The input:
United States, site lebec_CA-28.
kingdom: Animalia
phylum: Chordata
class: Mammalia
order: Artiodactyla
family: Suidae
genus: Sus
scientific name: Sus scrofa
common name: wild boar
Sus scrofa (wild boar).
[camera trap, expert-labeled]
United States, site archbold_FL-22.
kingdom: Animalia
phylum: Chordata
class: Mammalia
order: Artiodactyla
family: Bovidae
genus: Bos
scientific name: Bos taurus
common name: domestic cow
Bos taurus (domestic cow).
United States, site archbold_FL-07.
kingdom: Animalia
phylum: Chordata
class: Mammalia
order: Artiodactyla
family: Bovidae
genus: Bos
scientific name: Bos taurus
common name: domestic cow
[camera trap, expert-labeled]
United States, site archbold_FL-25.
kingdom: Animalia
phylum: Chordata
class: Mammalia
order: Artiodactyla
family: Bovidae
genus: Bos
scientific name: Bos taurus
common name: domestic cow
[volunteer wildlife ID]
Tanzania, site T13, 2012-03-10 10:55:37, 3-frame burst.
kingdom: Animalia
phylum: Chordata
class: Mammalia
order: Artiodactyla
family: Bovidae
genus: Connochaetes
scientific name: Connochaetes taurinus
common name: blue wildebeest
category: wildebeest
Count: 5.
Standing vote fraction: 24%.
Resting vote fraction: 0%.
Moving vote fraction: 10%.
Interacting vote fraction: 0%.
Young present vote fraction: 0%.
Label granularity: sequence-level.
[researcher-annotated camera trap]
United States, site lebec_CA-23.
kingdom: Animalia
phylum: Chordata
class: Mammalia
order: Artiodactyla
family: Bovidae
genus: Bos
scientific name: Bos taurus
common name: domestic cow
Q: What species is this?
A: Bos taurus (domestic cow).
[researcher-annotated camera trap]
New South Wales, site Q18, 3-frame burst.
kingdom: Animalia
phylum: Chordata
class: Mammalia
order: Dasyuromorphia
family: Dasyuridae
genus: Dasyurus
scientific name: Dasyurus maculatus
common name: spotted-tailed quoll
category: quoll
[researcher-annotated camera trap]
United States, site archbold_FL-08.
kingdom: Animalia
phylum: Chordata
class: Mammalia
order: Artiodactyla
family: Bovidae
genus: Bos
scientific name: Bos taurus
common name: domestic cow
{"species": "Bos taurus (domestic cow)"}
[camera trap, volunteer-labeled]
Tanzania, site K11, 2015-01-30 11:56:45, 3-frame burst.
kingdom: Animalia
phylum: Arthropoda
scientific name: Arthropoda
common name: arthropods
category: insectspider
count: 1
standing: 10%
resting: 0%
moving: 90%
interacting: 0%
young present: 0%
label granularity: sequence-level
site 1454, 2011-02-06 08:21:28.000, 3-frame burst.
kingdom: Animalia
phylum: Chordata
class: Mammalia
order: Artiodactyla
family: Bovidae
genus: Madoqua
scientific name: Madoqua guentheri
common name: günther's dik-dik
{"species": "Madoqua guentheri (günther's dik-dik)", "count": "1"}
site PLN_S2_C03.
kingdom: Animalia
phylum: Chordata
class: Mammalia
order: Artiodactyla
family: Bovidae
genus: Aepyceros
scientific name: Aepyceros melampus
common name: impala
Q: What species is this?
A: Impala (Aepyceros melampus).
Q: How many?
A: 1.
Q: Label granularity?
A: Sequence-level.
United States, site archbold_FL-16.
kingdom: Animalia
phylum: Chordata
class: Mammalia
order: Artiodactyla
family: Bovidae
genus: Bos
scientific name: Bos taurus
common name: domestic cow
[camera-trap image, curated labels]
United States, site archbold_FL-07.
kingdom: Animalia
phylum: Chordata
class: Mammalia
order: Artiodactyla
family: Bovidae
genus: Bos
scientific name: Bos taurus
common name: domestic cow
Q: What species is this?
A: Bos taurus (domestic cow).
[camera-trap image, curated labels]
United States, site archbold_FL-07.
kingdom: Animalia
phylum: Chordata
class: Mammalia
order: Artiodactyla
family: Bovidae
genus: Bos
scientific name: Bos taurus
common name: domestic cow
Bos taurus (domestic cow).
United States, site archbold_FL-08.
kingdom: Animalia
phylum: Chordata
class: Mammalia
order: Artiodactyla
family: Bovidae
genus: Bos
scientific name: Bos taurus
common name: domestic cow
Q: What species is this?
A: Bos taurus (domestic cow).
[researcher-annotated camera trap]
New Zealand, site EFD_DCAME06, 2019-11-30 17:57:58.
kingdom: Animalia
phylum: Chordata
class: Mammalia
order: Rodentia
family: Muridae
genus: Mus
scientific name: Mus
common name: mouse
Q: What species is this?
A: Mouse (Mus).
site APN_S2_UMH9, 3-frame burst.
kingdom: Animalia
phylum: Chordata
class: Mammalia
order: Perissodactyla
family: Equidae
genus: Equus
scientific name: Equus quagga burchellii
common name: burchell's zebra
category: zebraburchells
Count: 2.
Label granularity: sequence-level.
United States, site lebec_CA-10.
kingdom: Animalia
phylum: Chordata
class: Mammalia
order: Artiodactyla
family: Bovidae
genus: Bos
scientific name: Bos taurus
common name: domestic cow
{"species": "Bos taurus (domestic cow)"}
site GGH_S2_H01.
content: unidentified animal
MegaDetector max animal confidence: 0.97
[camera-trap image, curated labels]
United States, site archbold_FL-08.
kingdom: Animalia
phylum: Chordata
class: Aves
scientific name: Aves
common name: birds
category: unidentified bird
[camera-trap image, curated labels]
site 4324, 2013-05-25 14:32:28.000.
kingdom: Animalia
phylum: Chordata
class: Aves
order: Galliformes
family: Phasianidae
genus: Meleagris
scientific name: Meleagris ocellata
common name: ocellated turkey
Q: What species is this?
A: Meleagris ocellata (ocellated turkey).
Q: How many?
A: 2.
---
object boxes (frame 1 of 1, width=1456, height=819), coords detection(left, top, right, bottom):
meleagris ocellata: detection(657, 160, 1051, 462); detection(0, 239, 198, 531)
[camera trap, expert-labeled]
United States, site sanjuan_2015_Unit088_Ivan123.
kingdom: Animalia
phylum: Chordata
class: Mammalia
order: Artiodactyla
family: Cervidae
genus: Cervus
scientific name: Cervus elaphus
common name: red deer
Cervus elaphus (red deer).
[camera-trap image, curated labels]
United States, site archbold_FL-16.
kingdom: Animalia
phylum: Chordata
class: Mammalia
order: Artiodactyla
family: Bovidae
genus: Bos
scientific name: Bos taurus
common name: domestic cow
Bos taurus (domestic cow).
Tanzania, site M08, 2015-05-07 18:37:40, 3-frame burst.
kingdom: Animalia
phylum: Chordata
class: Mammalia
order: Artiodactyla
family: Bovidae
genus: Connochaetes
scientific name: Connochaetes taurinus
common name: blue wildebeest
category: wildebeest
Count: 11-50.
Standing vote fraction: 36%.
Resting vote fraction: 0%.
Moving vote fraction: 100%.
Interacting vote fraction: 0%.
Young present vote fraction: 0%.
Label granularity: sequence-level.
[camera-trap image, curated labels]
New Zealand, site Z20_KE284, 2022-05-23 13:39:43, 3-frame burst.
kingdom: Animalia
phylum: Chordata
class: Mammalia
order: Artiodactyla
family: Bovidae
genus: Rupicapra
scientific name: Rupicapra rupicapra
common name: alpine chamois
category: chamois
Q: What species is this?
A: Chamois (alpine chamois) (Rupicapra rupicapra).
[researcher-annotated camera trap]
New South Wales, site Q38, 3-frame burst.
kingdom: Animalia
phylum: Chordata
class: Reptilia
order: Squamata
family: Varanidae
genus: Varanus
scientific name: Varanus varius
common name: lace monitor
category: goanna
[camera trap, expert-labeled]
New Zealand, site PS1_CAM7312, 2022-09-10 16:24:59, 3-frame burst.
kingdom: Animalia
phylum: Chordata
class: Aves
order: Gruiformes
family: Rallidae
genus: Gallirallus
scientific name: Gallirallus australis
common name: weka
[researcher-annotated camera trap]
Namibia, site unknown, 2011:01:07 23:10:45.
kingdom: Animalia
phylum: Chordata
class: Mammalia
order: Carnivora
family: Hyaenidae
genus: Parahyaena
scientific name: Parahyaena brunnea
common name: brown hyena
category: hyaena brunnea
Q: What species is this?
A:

Task item: Every line in the records that holds the word "volunteer" should be copied into the answer.

Exercise solution:
[volunteer wildlife ID]
[camera trap, volunteer-labeled]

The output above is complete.